5. The advantages of traceTorch

So, traceTorch is similar enough to base PyTorch to not be too jarring a difference, but behind the scenes it updates the parameters in a quite different manner. So, what are the advantages of this approach in contrast to base PyTorch?

Constant memory consumption: Since traceTorch doesn’t rely on autograd graphs, or, rather, builds a small one during the backward pass to approximate all the forward passes that happened, and updating parameters happens consecutively, layer by layer, the memory impact is a fair bit smaller, especially considering the recurrent nature.
Sparse rewards and “online” learning: Since everything is stored locally and is always ready to do a backwards pass regardless of the number of forward passes beforehand, traceTorch is effectively capable of online learning. To be pedantic, it’s not exact online learning, since we do not do any extra calculations for the derivatives during the forward pass, but that technically makes traceTorch all the better, since now we do these calculations sparsely, only when the backward pass occurs, rather than needing to do them in the forward pass each time to have an “instant” backward pass.

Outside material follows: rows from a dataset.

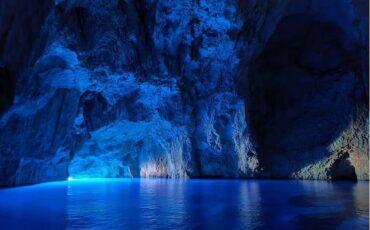 """""""Σπηλιά του Παραστά"""" ή """"Φώκιαλη"""": Αυτό είναι το ελληνικό σπήλαιο ανάμεσα στα πιο εντυπωσιακά του κόσμου!"""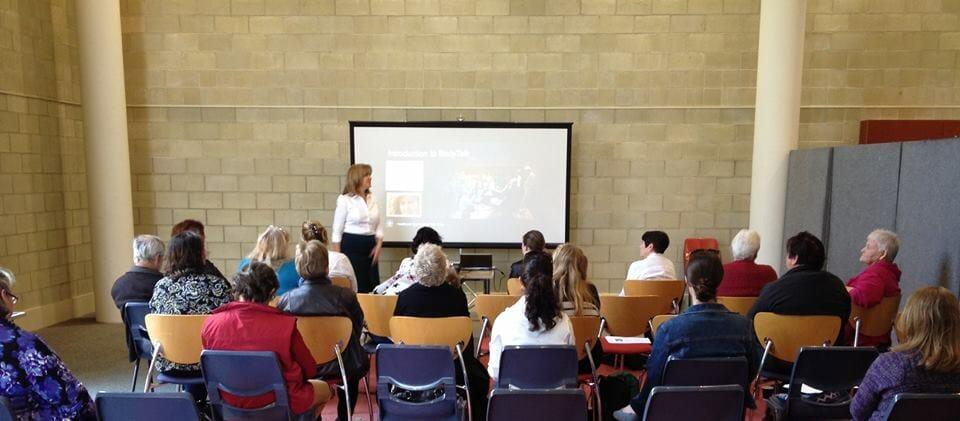 amanda hobley presenting at rockingham libraryat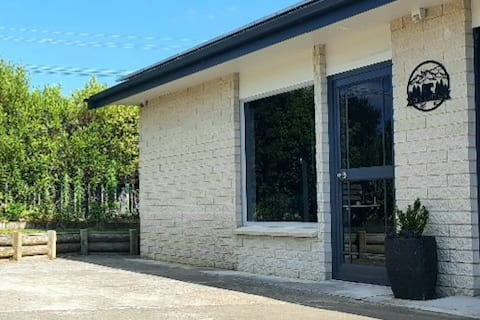 New and Fabulous in  Hawkes Bay,  Pet Friendly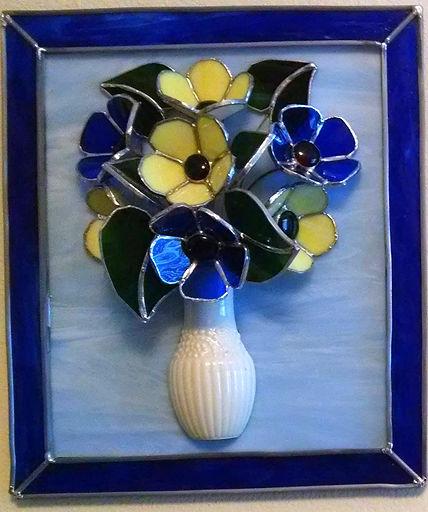 Flowers%20in%20Vase%20(3)_edited.jpg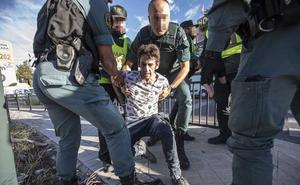 Un informe pericial descarta que el guardia civil al que mataron en Granada recibiera el tiro a corta distancia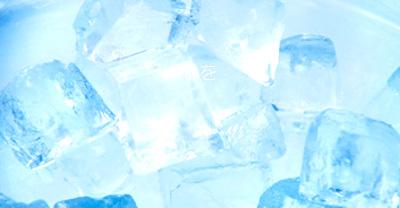 氷を食べると体を冷やすのであまりよくないですが、食べたい衝動に駆られる人は鉄欠乏などの不健康要因が隠れている可能性がある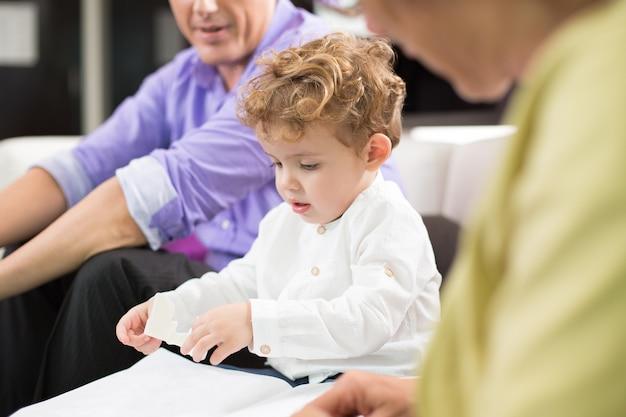 Le contenu de la relation enfant père recadrée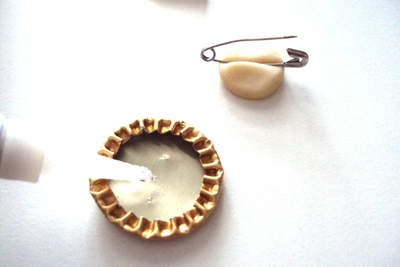 How to make a bottle cap brooch. Bottlecap Pins. - Step 6
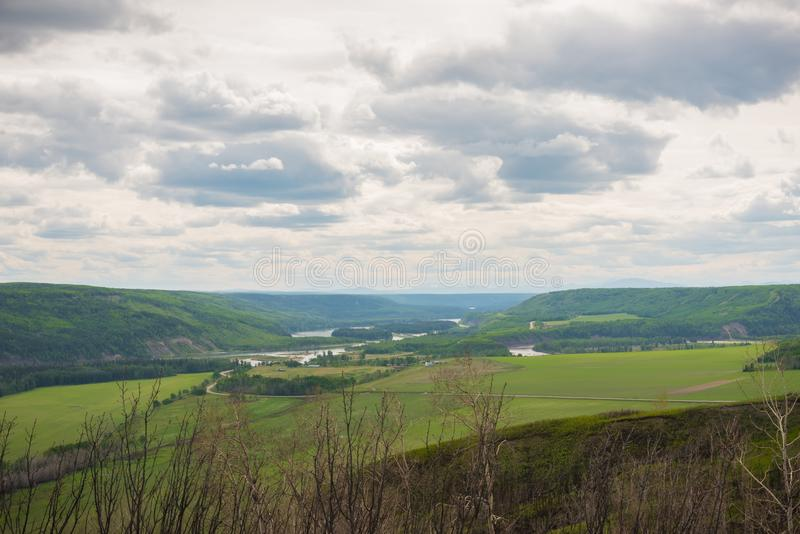 Vista do vale de Peace River da vigia de Peace River perto do forte St John foto de stock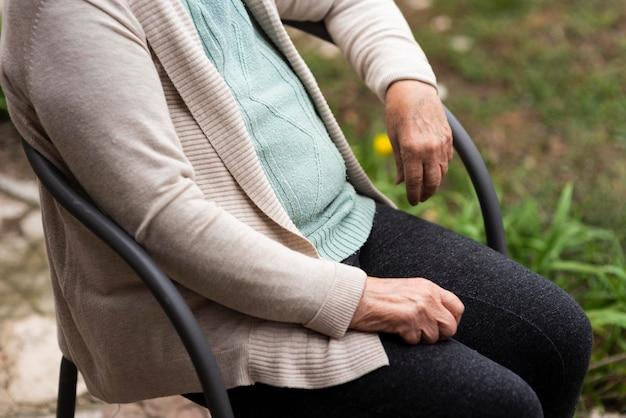 Widok Z Boku Starej Kobiety W Domu Opieki Darmowe Zdjęcia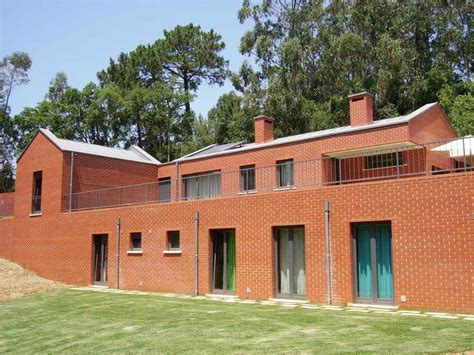 23 best images about red brick homes on pinterest casa figueiral red brick house portuguese residence e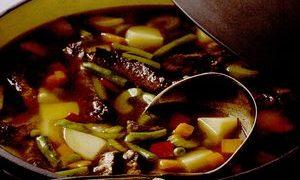 Supa_de_carne_de_vita_cu_cartofi_si_mix_de_legume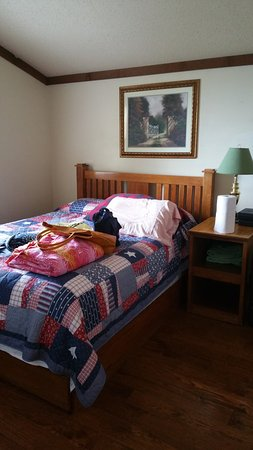 Carlyle, IL: Queen bedroom main floor
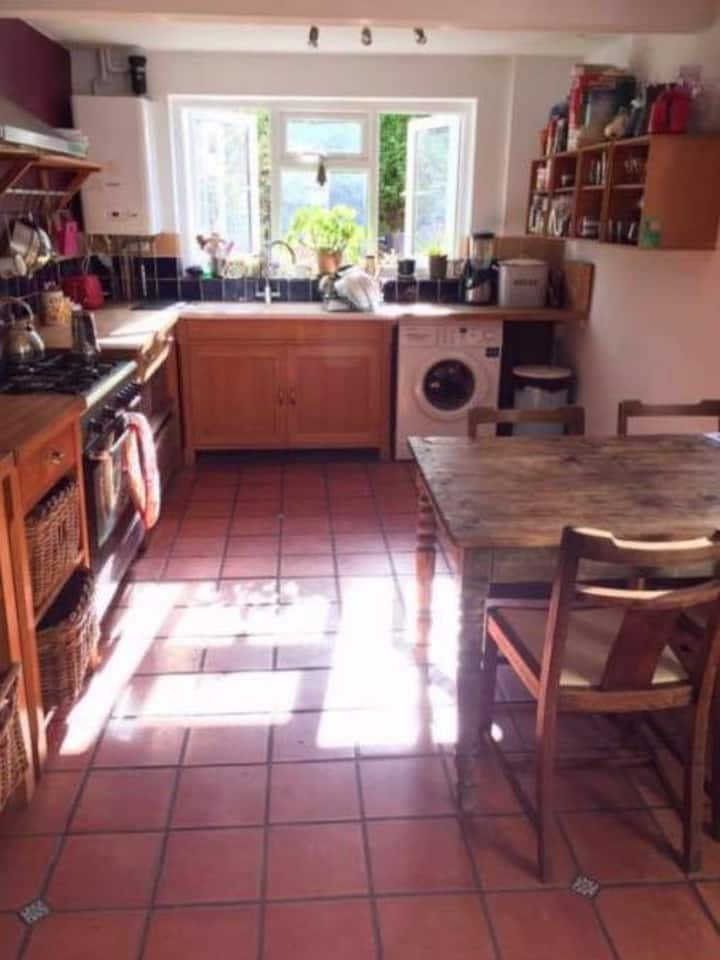 Comfortable and quiet room in vibrant East London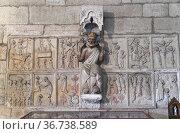 Santa Maria de Gracia church (romanesque-gothic 13th century), stone... Стоковое фото, фотограф J M Barres / age Fotostock / Фотобанк Лори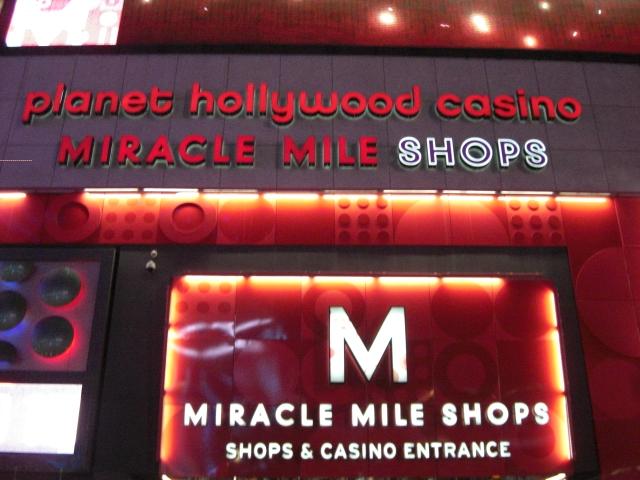 Miracle Mile Shops ミラクルマイルショップス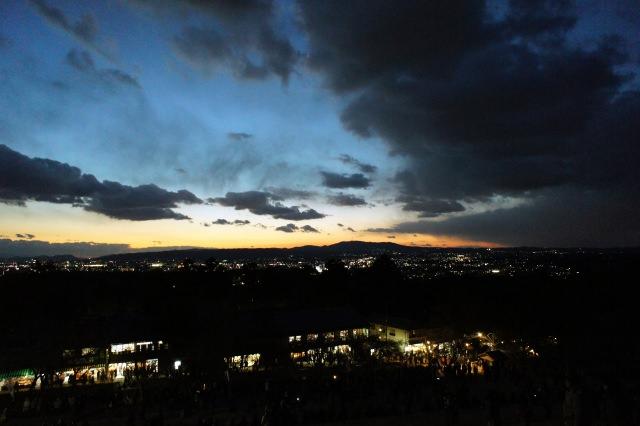 9. 新日本三大夜景のひとつ、一度は見てほしい関西の夜景の1つ「若草山」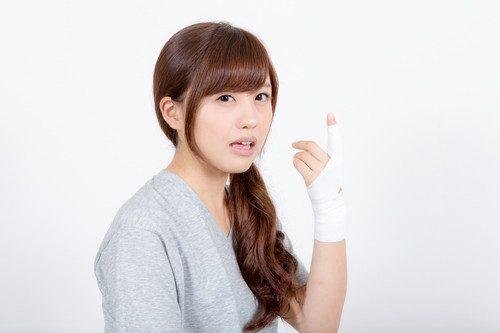 紙で指を切ると痛い
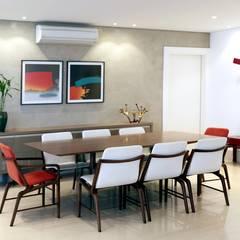 SALA DE JANTAR CONTEMPORÂNEA E ACONCHEGANTE: Salas de jantar modernas por Adriana Scartaris design e interiores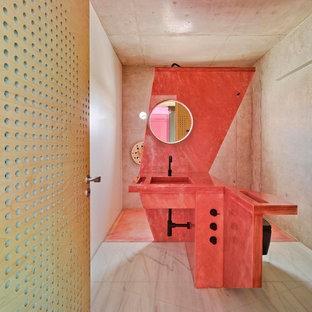 Imagen de cuarto de baño con ducha, contemporáneo, de tamaño medio, con ducha abierta, paredes grises y lavabo integrado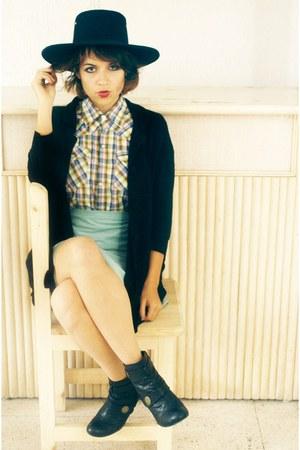 vintage hat - vintage skirt
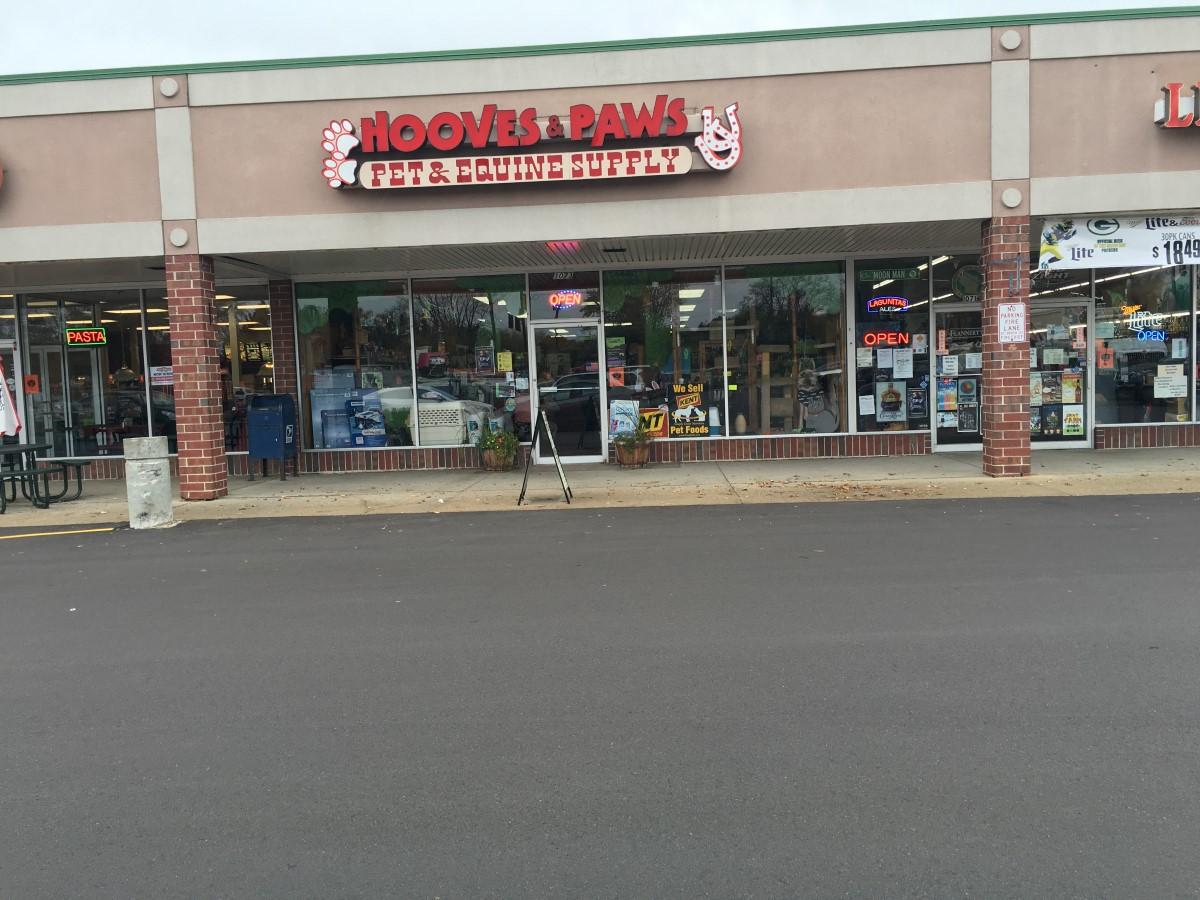 Dog Food Stores In Oconomowoc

Continuous interpolation between stateful and stateless: By default, traceTorch layers are initialized to be in a recurrent manner. But you can just as easily change the hyperparameters, and disable learning of them in order to enforce the model to be stateless. It’s a continuous interpolation between maximal recurrence, accumulating information over an infinite amount of time, versus rapidly discarding old information.